Había una vez una isla donde todos los habitantes vivían en armonía. No existía la propiedad privada: los frutos de los árboles eran de todos, las casas se construían entre muchos, y el conocimiento se compartía sin reservas. Cada cual tomaba según su necesidad y daba según su capacidad.
Pero un día, un hombre llamado Oren decidió cercar un pequeño huerto. Dijo que él lo había cultivado y, por tanto, le pertenecía. Al principio, nadie le dio importancia. Si Oren quería llamar “suyo” a ese pedazo de tierra, que así fuera.
Sin embargo, cuando el hambre llegó en una temporada de malas cosechas, Oren se negó a compartir sus frutos. “Trabajé por esto, es mío”, dijo. Algunos lo criticaron, pero otros, viendo su éxito, imitaron su ejemplo. Pronto, la isla se llenó de cercas. Los peces en el mar, antes abundantes para todos, fueron reclamados por aquellos que construyeron botes y redes. El agua de los ríos fue desviada por quienes poseían las tierras altas.
La igualdad se convirtió en recuerdo. Algunos tenían tanto que sus hijos nunca pasarían hambre; otros, sin nada, se vieron obligados a trabajar para los nuevos dueños a cambio de un mendrugo de pan.

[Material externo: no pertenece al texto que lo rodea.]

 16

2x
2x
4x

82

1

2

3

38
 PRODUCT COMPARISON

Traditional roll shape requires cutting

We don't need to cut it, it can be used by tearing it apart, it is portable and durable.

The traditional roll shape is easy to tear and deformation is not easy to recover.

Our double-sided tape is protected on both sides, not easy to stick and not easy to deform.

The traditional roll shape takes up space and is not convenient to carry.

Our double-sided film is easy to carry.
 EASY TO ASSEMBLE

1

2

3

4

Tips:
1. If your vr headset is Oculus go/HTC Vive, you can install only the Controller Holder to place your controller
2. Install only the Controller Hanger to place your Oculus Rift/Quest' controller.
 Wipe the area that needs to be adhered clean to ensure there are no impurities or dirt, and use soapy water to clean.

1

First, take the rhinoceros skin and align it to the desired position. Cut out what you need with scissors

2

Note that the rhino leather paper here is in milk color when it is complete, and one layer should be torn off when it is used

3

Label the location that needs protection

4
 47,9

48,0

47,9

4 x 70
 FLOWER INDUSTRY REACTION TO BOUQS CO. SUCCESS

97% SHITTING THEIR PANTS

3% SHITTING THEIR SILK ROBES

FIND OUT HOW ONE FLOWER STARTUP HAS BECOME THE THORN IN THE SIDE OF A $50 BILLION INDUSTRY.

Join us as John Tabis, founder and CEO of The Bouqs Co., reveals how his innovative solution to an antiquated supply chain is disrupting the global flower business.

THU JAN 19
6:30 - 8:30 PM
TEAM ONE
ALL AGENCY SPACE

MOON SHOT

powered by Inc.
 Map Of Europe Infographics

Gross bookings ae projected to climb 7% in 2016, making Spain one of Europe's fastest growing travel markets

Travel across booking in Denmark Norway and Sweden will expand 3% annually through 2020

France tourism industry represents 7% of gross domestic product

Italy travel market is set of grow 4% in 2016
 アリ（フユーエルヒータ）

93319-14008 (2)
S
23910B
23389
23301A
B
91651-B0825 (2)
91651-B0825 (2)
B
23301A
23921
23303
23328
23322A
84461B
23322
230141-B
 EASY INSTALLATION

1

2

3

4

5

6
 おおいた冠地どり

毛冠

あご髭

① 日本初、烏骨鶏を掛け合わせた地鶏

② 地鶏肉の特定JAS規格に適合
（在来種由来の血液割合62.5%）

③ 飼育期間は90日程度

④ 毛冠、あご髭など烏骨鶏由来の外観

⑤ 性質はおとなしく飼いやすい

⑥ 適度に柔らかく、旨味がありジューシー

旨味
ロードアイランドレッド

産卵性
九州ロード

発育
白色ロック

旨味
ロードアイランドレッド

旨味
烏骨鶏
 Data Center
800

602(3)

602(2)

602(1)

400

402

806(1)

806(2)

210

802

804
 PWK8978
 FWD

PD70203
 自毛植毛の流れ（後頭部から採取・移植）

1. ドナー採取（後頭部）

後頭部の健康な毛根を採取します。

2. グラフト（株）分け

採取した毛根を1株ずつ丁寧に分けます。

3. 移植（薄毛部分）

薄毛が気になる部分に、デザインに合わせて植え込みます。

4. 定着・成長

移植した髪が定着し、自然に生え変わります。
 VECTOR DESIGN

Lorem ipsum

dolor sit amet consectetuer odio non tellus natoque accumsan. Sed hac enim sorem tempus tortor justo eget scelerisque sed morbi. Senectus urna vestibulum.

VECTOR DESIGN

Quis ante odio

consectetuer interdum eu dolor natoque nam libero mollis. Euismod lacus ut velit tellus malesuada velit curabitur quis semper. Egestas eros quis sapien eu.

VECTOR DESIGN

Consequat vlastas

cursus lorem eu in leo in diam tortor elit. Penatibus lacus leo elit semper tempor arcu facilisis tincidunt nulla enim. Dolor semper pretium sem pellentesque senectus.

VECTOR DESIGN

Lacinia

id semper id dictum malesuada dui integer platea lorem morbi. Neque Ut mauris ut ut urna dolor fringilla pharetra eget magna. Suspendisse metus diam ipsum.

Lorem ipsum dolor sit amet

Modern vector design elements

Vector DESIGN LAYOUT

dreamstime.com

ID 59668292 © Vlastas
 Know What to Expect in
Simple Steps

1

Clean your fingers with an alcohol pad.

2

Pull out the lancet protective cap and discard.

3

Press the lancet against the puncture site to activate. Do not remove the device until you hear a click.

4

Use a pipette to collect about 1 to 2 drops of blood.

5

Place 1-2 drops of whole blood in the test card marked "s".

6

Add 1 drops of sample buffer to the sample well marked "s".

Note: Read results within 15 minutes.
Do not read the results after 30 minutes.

Hubo quienes protestaron, pero los poderosos, temiendo perder lo que ahora llamaban “derechos de propiedad”, crearon guardias para proteger sus posesiones.
Con el tiempo, nació la ley. Una ley que no protegía a todos, sino a quienes poseían. Los niños crecieron sin saber que alguna vez la isla había sido diferente. Solo los más viejos recordaban los días sin cercas, pero cuando hablaban de ello, la gente se reía. “Siempre ha habido ricos y pobres, es la naturaleza humana”, decían.
Y así, la desigualdad, que un día fue elección, se convirtió en destino.